I have now used it on several cameras and large format shutters with useful results. These results from an Epsilon shutter showed which of the marked speeds to avoid, i.e. 1/5 and 1/10. When I did the test on the Epsilon, the disk was spinning a little faster at around 90 rpm, 1.5 revolutions per second, producing an arc of 540º as a starting point. If you make something like this it is worth checking the disk speed before each test session.

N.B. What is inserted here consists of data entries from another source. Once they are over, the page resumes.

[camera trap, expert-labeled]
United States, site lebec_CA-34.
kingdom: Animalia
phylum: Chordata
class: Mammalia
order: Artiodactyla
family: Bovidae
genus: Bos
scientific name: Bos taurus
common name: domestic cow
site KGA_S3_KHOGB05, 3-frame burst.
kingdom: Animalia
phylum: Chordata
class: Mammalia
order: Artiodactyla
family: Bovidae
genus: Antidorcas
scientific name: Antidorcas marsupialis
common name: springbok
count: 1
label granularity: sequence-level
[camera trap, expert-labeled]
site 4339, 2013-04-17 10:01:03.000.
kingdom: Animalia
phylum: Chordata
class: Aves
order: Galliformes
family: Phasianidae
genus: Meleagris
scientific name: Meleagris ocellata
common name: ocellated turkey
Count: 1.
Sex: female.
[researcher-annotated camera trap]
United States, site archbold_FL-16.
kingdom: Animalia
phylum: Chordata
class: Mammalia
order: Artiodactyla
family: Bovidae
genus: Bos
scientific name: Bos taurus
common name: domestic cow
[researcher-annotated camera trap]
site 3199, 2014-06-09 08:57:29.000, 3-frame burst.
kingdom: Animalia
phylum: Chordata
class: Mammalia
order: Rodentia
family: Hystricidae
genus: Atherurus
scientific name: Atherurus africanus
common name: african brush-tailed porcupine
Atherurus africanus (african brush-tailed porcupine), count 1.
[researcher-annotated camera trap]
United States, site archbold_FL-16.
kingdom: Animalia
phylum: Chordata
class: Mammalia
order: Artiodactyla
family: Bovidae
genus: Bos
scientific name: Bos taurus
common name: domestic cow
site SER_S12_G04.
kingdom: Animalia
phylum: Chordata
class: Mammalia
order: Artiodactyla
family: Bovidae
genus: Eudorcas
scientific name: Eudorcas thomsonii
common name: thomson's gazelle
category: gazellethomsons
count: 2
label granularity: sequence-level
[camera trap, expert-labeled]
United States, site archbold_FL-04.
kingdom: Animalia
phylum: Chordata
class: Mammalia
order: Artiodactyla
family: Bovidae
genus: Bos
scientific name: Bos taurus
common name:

Thinking about this again whilst writing this, I thought that an even simpler device could be made using a board with a hole drilled to take the motor and photographed vertically, like the record player. I have made up such a device using polystyrene insulation but chipboard or anything handy will work. Actual dimensions can be any size space allows but the larger the disk diameter the more accurate the results will be. Any motor that runs at roughly this speed will suffice and a variable speed control would be a useful improvement to slow the disk down for slower speeds and speed it up for the faster speeds if it could be arranged. Mounting the motor and the disk will vary depending on the motor so a bit of improvisation will be needed if it is different to mine. This one only involved drilling a 19mm hole through the polystyrene to hold the motor and a push fit between the disk and the axle using an old plastic gear wheel fixed to the disk. A hole in the card of the disk could also work. Any adhesive which is suitable for polystyrene can be used, I used UHU Por. If the motor is a slack fit, a dab of adhesive will hold it in place.
A simple device as shown above is relatively easy to make if an old gramophone/record player isn’t to hand. I slightly modified my own second effort so that it stands upright like the first, which makes lighting easier and shooting kinder on my back. The photo above shows my set up with two LED dimmable lights at 45º.
Adjustable lighting is also needed so that all speeds can be used, the slower ones needing much less light than the faster ones. I use dimmable LED units but pulling the curtains will also work.
If you have an old record player gathering dust somewhere it is a simple matter to set up for testing without going to the trouble of making a new device. An old record or a disk of black card and a white line are all that is needed with the camera tripod mounted above it. I scan my negatives onto computer and work out the angles from the calibrated backing disk or with a cad program for tighter angles, but a protractor applied to the screen or a print is a workable option.
Exposure isn’t just about getting a full tone range but just one of the tools available to us in creating the image we are after. As Francis Bacon, Thomas Jefferson and others have said, knowledge is power.